Document similarity comparison using 5 popular algorithms: Jaccard, TF-IDF, Doc2vec, USE, and BERT.
33,914 New York Times articles are used for the experiment. It aims to show which algorithm yields the best result out of the box in 2020.
- By running multiple algorithms with some of which are most up-to-date and trendy in NLP community, it will show which algorithms give the best results and by how much onto the same set of data.
- By using full-length popular media publications as our data input, we will simulate the real world similarity/recommendation use case.
- By following URLs, you can actually see and compare the quality document similarity yourself.
- By using only the pretrained models available publicly, you can easily set it up and start implementing document similarity on your own with very little prior knowledge while expecting the similar result output.
33,914 New York Times articles from 2018 to June 2020 were selected. The data was mostly collected from their RSS feed.
5 articles were chosen as the basis. They represent different categories.
- How My Worst Date Ever Became My Best (lifestyle)
- A Deep-Sea Magma Monster Gets a Body Scan (science)
- Renault and Nissan Try a New Way After Years When Carlos Ghosn Ruled (business)
- Dominic Thiem Beats Rafael Nadal in Australian Open Quarterfinal (sports)
- 2020 Democrats Seek Voters in an Unusual Spot: Fox News (politics)
Overlapping tags, sections, subsections, writing format, and subjective judgement are considered. For a more detailed description, please follow this blog post.
TF-IDF. It resulted in the best matches in 2.5 out of 5 comparisons.

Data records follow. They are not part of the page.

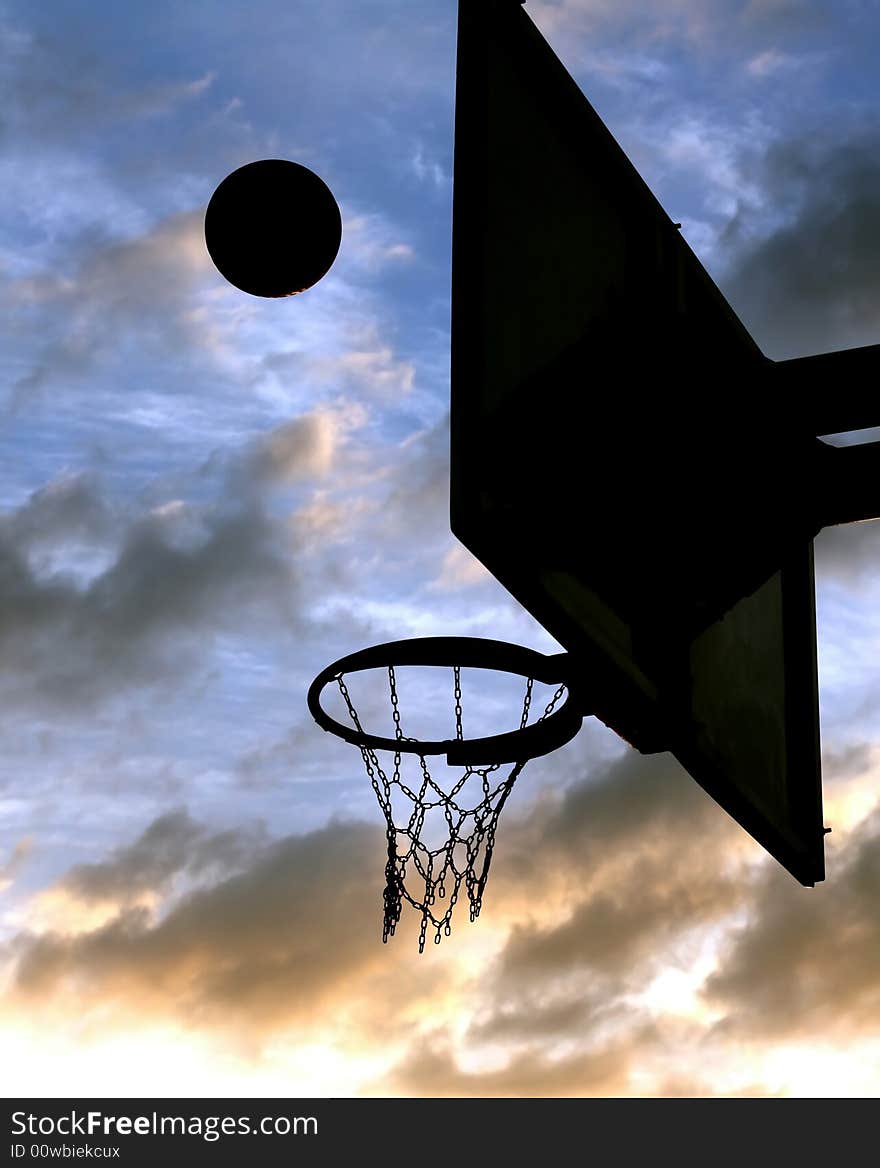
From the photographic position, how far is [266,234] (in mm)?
5762

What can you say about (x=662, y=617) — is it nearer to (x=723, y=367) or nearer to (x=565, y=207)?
(x=723, y=367)

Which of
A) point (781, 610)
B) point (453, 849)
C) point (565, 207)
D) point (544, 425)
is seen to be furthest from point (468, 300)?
point (453, 849)

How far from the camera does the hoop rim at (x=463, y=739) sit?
7258mm

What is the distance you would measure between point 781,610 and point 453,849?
7.85ft

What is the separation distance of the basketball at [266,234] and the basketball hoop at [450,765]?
2.20m

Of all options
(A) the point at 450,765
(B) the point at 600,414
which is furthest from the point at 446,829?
(B) the point at 600,414

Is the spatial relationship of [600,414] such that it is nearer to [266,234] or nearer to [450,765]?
[266,234]

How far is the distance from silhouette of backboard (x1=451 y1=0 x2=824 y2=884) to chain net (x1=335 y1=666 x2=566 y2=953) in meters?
2.39

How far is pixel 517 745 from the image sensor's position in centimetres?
756

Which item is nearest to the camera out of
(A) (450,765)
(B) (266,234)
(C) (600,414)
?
(C) (600,414)

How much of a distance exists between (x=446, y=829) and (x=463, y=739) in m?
0.49

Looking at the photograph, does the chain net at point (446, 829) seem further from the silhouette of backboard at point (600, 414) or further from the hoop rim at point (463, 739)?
the silhouette of backboard at point (600, 414)

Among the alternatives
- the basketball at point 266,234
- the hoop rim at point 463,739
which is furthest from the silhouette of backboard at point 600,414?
the hoop rim at point 463,739

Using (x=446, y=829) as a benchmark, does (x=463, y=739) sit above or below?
above
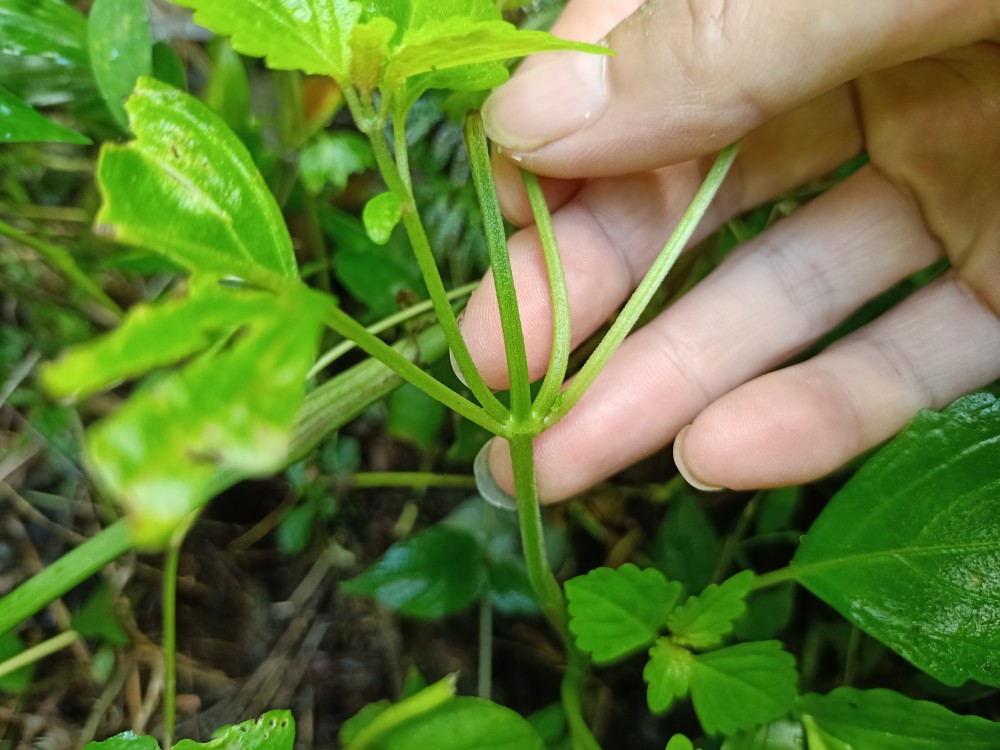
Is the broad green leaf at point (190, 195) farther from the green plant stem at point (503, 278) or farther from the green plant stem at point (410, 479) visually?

The detailed breakdowns of how each algorithm predicted can be found in the algorithm folders.
Winner: BERT
Title | Tag Overlap | Section Overlap | Subsection Overlap | Style Overlap | Theme | Subjective |
---|---|---|---|---|---|---|
Why Are All the Exes Texting? | 1 | Y | Y | Y | Dating | Related |
When Love Seems Too Easy to Trust | 1 | Y | Y | Y | Dating | Related |
He Saved His Last Lesson for Me | 1 | Y | Y | Y | Dating | Related |
Winner: TF-IDF
Title | Tag Overlap | Section Overlap | Subsection Overlap | Style Overlap | Theme | Subjective |
---|---|---|---|---|---|---|
A 3D Encounter With a Violent Volcano’s Underbelly | 4 | Y | N | Y | 3D Mapped Volcano | Highly Related |
Pressure, and Mystery, on the Rise | 1 | Y | Y | Y | Iceland's Volcano | Related |
It’s Not Just Hawaii: The U.S. Has 169 Volcanoes That Could Erupt | 2 | N | N | Y | Volcanos | Related |
Winner: TF-IDF
Title | Tag Overlap | Section Overlap | Subsection Overlap | Style Overlap | Theme | Subjective |
---|---|---|---|---|---|---|
Nissan CEO Says 'No Merit' in Merger With Renault-Nikkei | 3 | N | N | Y | Nissan and Renault | Related |
Carlos Ghosn and the Roots of Nissan’s Decline | 3 | N | N | N | Carlos Ghosn | Related |
Renault Chooses Volkswagen Executive as New C.E.O. | 5 | Y | Y | Y | Renault CEO | Very Related |
Winner: Jaccard, TF-IDF, and USE
(Jaccard)
Title | Tag Overlap | Section Overlap | Subsection Overlap | Style Overlap | Theme | Subjective |
---|---|---|---|---|---|---|
Djokovic vs. Federer, a Rivalry for the Ages, Is One-Sided This Time | 3 | Y | Y | Y | Australian Open | Related |
Novak Djokovic Wins the Australian Open | 4 | Y | Y | Y | Dominic vs Novak in Australian Open | Very Related |
With Rome Title, Nadal Back on Track Entering French Open | 1 | N | N | Y | French Open | Unrelated |
Winner: USE
Title | Tag Overlap | Section Overlap | Subsection Overlap | Style Overlap | Theme | Subjective |
---|---|---|---|---|---|---|
Bernie Sanders Had a Problem With MSNBC. Then Came Super Tuesday. | 7 | N | N | Y | Sanders and MSNBC | Very Related |
Democrats, Don’t Abandon Fox News | 7 | N | N | N | Democrats and Fox News | Very Related |
Candidates Running Against, and With, Cable News | 4 | Y | Y | Y | Fox, MSNBC and politics | Related |